Integration with Seurat
Zaoqu Liu
2026-01-26
Source:vignettes/seurat-integration.Rmd
seurat-integration.RmdOverview
MAGICR provides seamless integration with Seurat objects, supporting both Seurat v4 and v5. This vignette demonstrates how to use MAGIC within a typical Seurat workflow.
Prerequisites
# Install required packages
install.packages("Seurat")
install.packages("MAGICR", repos = "https://zaoqu-liu.r-universe.dev")Basic Workflow
Standard Preprocessing
# Normalize data
seurat_obj <- NormalizeData(seurat_obj)
# Find variable features
seurat_obj <- FindVariableFeatures(seurat_obj, nfeatures = 2000)
# Scale data
seurat_obj <- ScaleData(seurat_obj)
# Run PCA
seurat_obj <- RunPCA(seurat_obj, npcs = 50)Accessing MAGIC Results
# Switch to MAGIC assay for downstream analysis
DefaultAssay(seurat_obj) <- "MAGIC_RNA"
# Get imputed expression matrix
magic_data <- GetAssayData(seurat_obj, assay = "MAGIC_RNA", layer = "data")Visualization Comparison
Gene Expression Before/After MAGIC
# Compare gene expression
gene <- "Gene1"
p1 <- FeaturePlot(seurat_obj, features = gene,
reduction = "pca", slot = "data") +
ggtitle("Original")
DefaultAssay(seurat_obj) <- "MAGIC_RNA"
p2 <- FeaturePlot(seurat_obj, features = gene,
reduction = "pca", slot = "data") +
ggtitle("After MAGIC")
p1 | p2Gene-Gene Scatter Plots
# Gene-gene relationships are clearer after MAGIC
DefaultAssay(seurat_obj) <- "RNA"
p1 <- FeatureScatter(seurat_obj, feature1 = "Gene1", feature2 = "Gene2") +
ggtitle("Original")
DefaultAssay(seurat_obj) <- "MAGIC_RNA"
p2 <- FeatureScatter(seurat_obj, feature1 = "Gene1", feature2 = "Gene2") +
ggtitle("After MAGIC")
p1 | p2Advanced Usage
Using Automatic t Selection
# Let MAGIC determine optimal diffusion time
seurat_obj <- magic(seurat_obj,
assay = "RNA",
t = "auto",
t_max = 20)Custom Parameters
# Fine-tune parameters for your data
seurat_obj <- magic(seurat_obj,
assay = "RNA",
knn = 10, # More neighbors
knn_max = 30, # Larger neighborhood
decay = 2, # Sharper kernel
t = 5, # More diffusion
npca = 50, # Fewer PCs
solver = "approximate") # FasterSeurat v4 vs v5 Compatibility
MAGICR automatically detects your Seurat version and uses the appropriate API:
# Check Seurat version
packageVersion("Seurat")
# MAGICR handles both versions automatically
seurat_obj <- magic(seurat_obj, assay = "RNA", t = 3)Seurat v5 Layers
In Seurat v5, data is stored in layers. MAGICR works with the “data” layer by default:
# Seurat v5: Access specific layers
magic_data <- GetAssayData(seurat_obj, assay = "MAGIC_RNA", layer = "data")Integration with Downstream Analysis
Trajectory Analysis
MAGIC-imputed data often improves trajectory inference:
# Use MAGIC data for trajectory analysis
DefaultAssay(seurat_obj) <- "MAGIC_RNA"
# Run UMAP on MAGIC data
seurat_obj <- RunUMAP(seurat_obj, dims = 1:30)

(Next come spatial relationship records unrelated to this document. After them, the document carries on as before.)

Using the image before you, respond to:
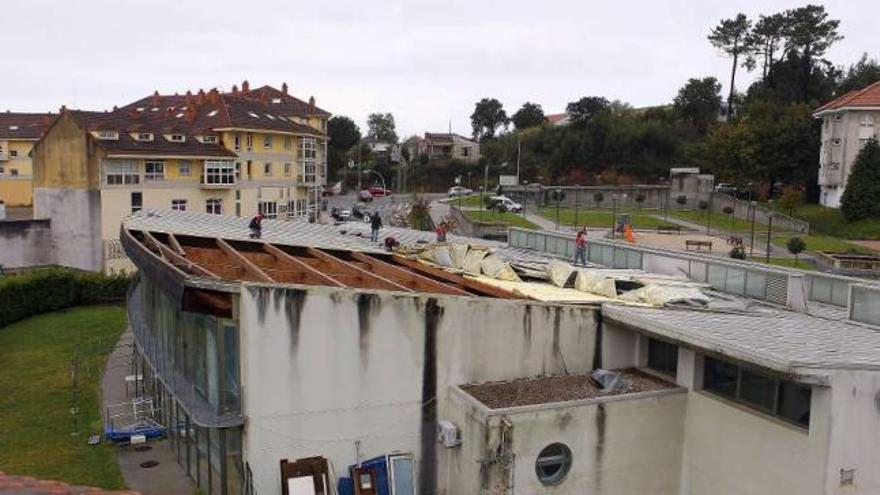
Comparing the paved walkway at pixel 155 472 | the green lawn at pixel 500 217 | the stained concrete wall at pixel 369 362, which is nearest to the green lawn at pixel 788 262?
the green lawn at pixel 500 217

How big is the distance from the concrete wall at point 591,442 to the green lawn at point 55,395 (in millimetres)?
9132

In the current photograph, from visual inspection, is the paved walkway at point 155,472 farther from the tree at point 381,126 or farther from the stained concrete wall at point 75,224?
the tree at point 381,126

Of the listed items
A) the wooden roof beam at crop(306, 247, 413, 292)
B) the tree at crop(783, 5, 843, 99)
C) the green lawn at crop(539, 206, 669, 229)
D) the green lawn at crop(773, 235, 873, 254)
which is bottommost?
the green lawn at crop(773, 235, 873, 254)

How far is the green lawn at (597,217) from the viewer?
6097 centimetres

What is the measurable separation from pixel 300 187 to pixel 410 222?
42.4 feet

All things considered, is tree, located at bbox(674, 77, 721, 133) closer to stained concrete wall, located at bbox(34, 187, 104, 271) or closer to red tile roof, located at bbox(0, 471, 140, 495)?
stained concrete wall, located at bbox(34, 187, 104, 271)

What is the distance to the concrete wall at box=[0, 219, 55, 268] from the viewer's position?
52.5 meters

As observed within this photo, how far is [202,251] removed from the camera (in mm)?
21344

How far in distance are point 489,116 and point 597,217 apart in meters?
65.2

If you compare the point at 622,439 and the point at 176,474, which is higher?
the point at 622,439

# Trajectory analysis with Monocle3 or slingshot
# ... (use imputed expression for pseudotime)Gene Regulatory Networks
# MAGIC helps reveal gene-gene correlations
DefaultAssay(seurat_obj) <- "MAGIC_RNA"
magic_expr <- GetAssayData(seurat_obj, layer = "data")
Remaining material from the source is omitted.